Not everyone is enamored with an event that seemingly celebrates a white culture in a neighborhood that was once an enclave for white, blue-collar Baltimoreans.
Has the era of the hon come and gone? —Illustration by Mallory Heyer

Fluff up the feather boa. Locate the leopard-print pants. Pull out the poodle skirt. It’s time for HonFest, when thousands of visitors descend upon Hampden for two days in June to dress up as Baltimore’s favorite icon—the Hon—and pay tribute to working-class women of an earlier era.

Supporters love the glamour of wannabe Hons as they parade along 36th Street in colorful attire, some preparing to enter Baltimore’s Best Hon contest—this year’s 30th pageant—with others just enjoying a chance to put on a costume of sorts.

Bonnie Hockstein—Hon name: Bonnie Marie Shiksakowski—saw HonFest on TV in the late ’90s and knew she wanted to be there. Her mother, Dorothy “Poopsie” Bucci, was the epitome of the women being celebrated. Bucci, who passed away in 2020, had been a longtime waitress at celebrated restaurants of yore like Haussner’s and Obrycki’s and later worked at the Dundalk crab house Ruggiero’s until she was 80.

“I wore her waitress outfit,” Hockstein says. “I did it as an homage to my mom.”

Hockstein, who now organizes the main-stage entertainment for the festival, being held June 10 and 11 this year, sees HonFest as a celebration of the women who worked at service jobs like cleaning houses and waitressing while their husbands and boyfriends served in World War II and the Korean War.
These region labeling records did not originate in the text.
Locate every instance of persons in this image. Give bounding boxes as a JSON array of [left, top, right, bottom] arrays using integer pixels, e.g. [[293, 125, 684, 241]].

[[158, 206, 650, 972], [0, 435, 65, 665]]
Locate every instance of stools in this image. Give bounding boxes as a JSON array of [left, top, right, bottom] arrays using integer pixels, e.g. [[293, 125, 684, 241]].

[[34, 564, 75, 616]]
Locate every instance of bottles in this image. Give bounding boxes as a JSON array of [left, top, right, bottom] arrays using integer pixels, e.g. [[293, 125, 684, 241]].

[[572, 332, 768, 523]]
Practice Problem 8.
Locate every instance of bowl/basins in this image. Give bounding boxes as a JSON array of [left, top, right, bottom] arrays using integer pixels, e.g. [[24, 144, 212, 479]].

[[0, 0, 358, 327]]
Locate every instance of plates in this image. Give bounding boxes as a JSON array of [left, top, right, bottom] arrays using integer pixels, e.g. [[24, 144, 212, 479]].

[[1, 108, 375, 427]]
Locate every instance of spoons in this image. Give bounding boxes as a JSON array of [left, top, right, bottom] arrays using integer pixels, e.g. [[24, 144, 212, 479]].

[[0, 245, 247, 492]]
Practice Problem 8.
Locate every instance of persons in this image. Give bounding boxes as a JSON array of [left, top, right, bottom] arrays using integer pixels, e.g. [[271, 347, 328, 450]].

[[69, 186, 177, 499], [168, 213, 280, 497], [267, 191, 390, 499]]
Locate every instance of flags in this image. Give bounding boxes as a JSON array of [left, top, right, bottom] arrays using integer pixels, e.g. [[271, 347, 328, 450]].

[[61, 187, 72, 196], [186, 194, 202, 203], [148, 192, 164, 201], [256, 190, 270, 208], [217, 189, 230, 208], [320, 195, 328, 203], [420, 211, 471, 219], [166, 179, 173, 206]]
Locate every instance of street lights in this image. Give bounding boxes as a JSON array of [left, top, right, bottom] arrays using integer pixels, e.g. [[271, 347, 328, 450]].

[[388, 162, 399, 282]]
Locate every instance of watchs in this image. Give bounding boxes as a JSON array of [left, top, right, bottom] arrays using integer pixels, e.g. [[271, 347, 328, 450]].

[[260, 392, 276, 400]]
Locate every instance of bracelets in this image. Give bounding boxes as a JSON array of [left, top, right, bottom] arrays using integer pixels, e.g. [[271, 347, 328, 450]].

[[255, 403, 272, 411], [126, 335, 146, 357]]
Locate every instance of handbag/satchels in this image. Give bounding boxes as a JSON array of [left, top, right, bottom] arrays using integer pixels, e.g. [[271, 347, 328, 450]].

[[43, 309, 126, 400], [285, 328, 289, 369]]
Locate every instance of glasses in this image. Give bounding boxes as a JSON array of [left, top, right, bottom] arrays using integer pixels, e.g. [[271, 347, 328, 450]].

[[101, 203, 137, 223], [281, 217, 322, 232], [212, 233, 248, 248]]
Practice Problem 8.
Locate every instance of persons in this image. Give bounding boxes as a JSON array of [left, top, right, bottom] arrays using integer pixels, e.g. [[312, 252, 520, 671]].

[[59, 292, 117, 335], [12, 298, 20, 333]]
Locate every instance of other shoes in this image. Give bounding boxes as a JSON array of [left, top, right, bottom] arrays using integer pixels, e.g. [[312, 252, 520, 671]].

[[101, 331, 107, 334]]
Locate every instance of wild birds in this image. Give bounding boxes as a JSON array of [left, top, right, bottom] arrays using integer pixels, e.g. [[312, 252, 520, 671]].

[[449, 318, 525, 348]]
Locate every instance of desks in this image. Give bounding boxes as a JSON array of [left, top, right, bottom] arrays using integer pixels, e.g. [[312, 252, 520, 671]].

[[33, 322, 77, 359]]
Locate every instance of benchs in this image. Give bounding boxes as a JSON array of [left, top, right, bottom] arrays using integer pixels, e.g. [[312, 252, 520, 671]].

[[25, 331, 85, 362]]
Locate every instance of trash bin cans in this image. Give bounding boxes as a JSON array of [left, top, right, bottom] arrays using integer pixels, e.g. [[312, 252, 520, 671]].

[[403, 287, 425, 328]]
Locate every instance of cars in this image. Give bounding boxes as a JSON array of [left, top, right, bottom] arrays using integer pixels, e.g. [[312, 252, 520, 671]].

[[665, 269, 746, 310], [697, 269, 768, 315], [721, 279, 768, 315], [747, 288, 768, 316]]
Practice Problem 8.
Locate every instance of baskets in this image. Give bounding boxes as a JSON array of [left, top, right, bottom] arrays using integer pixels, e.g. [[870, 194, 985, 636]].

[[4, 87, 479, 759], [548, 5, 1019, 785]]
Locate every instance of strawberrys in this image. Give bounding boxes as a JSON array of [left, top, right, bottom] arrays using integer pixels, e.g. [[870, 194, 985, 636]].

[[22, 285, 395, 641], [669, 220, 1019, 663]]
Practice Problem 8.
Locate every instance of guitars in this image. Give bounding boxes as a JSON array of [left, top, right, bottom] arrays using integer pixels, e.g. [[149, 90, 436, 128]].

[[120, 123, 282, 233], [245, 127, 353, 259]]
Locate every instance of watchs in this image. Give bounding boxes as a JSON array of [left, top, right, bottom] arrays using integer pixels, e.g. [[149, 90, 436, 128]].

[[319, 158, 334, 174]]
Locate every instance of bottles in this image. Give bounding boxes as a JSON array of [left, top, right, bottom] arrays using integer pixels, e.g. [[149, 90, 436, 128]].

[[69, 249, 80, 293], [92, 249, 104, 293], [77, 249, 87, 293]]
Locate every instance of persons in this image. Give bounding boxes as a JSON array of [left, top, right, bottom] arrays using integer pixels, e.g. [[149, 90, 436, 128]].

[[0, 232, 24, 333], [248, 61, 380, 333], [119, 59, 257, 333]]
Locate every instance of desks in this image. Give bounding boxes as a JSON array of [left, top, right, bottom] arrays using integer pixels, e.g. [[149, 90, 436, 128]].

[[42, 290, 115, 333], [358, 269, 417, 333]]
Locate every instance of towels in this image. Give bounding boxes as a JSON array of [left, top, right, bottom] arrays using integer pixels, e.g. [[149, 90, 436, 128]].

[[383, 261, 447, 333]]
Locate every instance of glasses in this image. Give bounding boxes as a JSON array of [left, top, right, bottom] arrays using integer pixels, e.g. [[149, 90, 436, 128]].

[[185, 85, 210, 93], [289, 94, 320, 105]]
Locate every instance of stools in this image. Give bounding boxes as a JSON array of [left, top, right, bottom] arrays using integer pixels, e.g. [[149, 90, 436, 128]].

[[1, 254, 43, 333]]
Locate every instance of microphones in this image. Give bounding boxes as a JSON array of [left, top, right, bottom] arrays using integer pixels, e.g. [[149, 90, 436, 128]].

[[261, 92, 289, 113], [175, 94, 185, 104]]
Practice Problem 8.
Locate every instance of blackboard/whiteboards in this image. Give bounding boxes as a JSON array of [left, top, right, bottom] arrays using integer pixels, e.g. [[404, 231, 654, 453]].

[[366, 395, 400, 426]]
If they had kids at home, the women would take in laundry and sewing for some extra income.

“My mother would call it ‘go-to-hell money,’” Hockstein says. “It was the beginning of women’s liberation.”

—Courtesy of Honfest via Facebook

But not everyone is enamored with an event that seemingly celebrates a white culture in a neighborhood that was once an enclave for white, blue-collar Baltimoreans. Even Baltimore’s beloved “Pope of Trash” John Waters has dismissed the Hon culture that he helped to popularize, telling The Baltimore Sun in 2008 that “it’s used up” and “condescending now.”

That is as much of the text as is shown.